Anyone who reads this website with any regularly knows that I HATE IT when magazines have celebrities interview other celebrities, because it’s a rarity when those interviews are any good. They’re usually more along the lines of Jennifer Lawrence asking Emma Stone why she’s so pretty. (Which was, for the record, also in Elle, which seems very amenable to telling celebrities not speak to reporters!) Having said that, I am delighted that this month, Elle didn’t make Ed Sheeran speak to Taylor Swift solely in song lyrics or something. Instead T Swizzle wrote her own essay about turning 30, and honestly it’s really good. Obviously, as a person who professionally covers celebrities for a living, I would prefer if publications would still chose to pay journalists to write these pieces. However, Taylor has a massive amount of leverage and is famous enough to just say that she won’t talk to a journalist and that’s that. (Like Beyoncé, who also wrote her own piece for Vogue the last time she was on the cover.) But this piece feels honest. To wit:

Yes, I keep comments off on my posts. That way, I’m showing my friends and fans updates on my life, but I’m training my brain to not need the validation of someone telling me that I look . I’m also blocking out anyone who might feel the need to tell me to “go die in a hole ho” while I’m having my coffee at nine in the morning. I think it’s healthy for your self-esteem to need less internet praise to appease it, especially when three comments down you could unwittingly see someone telling you that you look like a weasel that got hit by a truck and stitched back together by a drunk taxidermist. An actual comment I received once.


It’s my opinion that in cases of sexual assault, I believe the victim.Coming forward is an agonizing thing to go through. I know because my sexual assault trial was a demoralizing, awful experience. I believe victims because I know firsthand about the shame and stigma that comes with raising your hand and saying “This happened to me.” It’s something no one would choose for themselves. We speak up because we have to, and out of fear that it could happen to someone else if we don’t.

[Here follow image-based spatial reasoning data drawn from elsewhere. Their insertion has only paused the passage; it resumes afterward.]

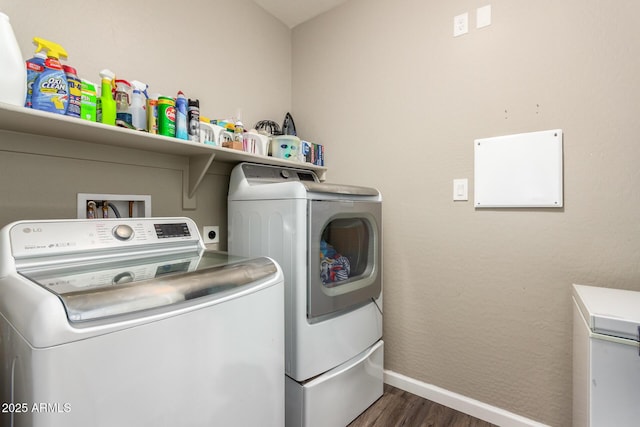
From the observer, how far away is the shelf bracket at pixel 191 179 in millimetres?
1701

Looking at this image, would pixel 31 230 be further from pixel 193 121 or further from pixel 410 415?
pixel 410 415

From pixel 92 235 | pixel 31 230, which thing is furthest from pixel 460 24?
pixel 31 230

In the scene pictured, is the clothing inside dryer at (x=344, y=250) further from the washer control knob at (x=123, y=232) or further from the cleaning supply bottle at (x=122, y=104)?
the cleaning supply bottle at (x=122, y=104)

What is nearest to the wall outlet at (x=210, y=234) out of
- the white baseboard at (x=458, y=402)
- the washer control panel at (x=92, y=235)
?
the washer control panel at (x=92, y=235)

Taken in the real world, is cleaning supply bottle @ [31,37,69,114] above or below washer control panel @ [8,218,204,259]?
above

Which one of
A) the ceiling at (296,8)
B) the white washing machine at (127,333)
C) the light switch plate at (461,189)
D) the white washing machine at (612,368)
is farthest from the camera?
the ceiling at (296,8)

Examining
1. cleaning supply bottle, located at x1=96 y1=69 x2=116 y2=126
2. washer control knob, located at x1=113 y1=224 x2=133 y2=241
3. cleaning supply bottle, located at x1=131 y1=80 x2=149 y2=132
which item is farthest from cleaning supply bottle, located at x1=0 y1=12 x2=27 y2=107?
washer control knob, located at x1=113 y1=224 x2=133 y2=241

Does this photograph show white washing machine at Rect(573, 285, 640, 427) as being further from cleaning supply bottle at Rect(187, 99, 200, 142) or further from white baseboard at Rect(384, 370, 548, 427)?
cleaning supply bottle at Rect(187, 99, 200, 142)

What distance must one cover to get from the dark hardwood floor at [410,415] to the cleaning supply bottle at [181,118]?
1779mm

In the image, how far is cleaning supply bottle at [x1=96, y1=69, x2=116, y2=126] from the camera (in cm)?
126

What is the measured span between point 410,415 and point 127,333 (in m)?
1.66

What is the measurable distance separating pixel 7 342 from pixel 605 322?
5.47 ft

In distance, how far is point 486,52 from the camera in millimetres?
1692

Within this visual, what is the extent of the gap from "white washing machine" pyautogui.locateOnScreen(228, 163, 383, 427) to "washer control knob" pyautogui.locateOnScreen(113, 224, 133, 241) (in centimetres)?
58
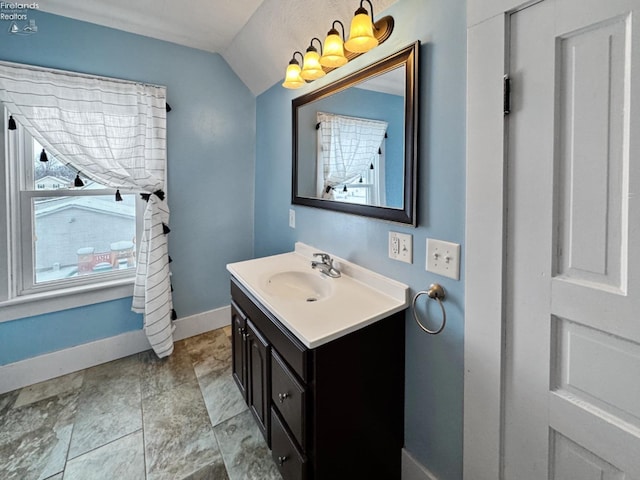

Invoking racism and provoking fear through thinly veiled messaging is not what I want from our leaders, and I realized that it actually is my responsibility to use my influence against that disgusting rhetoric. I’m going to do more to help. We have a big race coming up next year.

It’s just really good, and worth your time — she is also honest about how scared she is for her own personal safety and the safety of her fans; she talks about trying to get to a place where she is okay with her own body. She loves Command tape. There’s a lot in here. It also made me think, “Taylor has been going through some stuff.” And aren’t we all?

As far as the cover goes…I don’t love it. I DO love her lipstick, and the pink of the ELLE, but it makes me feel like the old crone that I am, because my first thought is, “I wish they’d get her hair out of her pretty face!”

The subscriber cover is better, as usual:


That’s a way more arresting image. I get why it’s not on the newsstand — but I also feel like, magazines are dying, y’all. Why NOT put that on the newsstand and see how it sells? It’s eye-catching, it’s interesting, and Taylor Swift is famous AF with a massive fan-base, so you know people who don’t usually buy Elle will probably be buying this one. TRY IT! I’M AN EXPERT. (I’m not an expert.)